Pacific Metals does not have any arrangements with any investment banking firms or institutional lenders. Because we will need additional capital in the future, we will have to expend significant effort to raise operating funds. These efforts may not be successful, and they may be disruptive to our executives other responsibilities and our operations. In the absence of necessary capital, Pacific Metals will have to limit or curtail operations.
A majority stockholder has the ability to control our business direction
.
Because our majority stockholder is our parent company and owns 76% of the shares of common stock, it is in a position to control the election of our board of directors and the selection of officers, management and consultants. This stockholder and its related parties have also lent the company a significant amount of working capital. Therefore, investors will be entirely dependent on its judgment in implementing the business plan of Pacific Metals Corp.
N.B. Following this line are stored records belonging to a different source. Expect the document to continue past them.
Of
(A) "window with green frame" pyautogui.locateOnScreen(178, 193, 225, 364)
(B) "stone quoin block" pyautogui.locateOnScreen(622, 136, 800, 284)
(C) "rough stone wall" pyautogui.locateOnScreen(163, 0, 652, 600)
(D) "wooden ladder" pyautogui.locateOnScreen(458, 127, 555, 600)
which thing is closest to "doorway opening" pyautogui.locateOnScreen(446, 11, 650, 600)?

There is not an active trading market for our common stock, and if a market for our common stock does not develop, our investors may be unable to sell their shares.
Our common stock is currently quoted on the Pink Sheets trading system. The Pink Sheets is not a listing service or exchange, but is instead a dealer quotation service for subscribing members. The securities that trade on the Pink Sheets tend to be highly illiquid, and there is a greater chance of market volatility for securities that trade on the Pink Sheets. In addition, the value of our common stock could be affected by many factors such as the following, some of which we may not be able to control or influence:
Actual or anticipated variations in our operating results;
Changes in the market valuations of other companies operating in our industry;
Announcements by us or our competitors of significant acquisitions, strategic partnerships, joint ventures or capital commitments;
Additions or departures of key personnel;
Sales of our common stock or other securities in the open market; and
Conditions or trends in the market in which we operate
In a volatile market, investors may experience wide fluctuations in the market price of our securities. These fluctuations may prevent investors from obtaining a market price equal to the purchase price upon an attempt to sell our securities in the open market. In these situations, investors may be required either to sell our securities at a market price which is lower than the purchase price, or to hold our securities for a longer period of time than planned. An inactive market may also impair our ability to raise capital by selling shares of capital stock and may impair our ability to acquire other companies, assets or technologies by using common stock as consideration.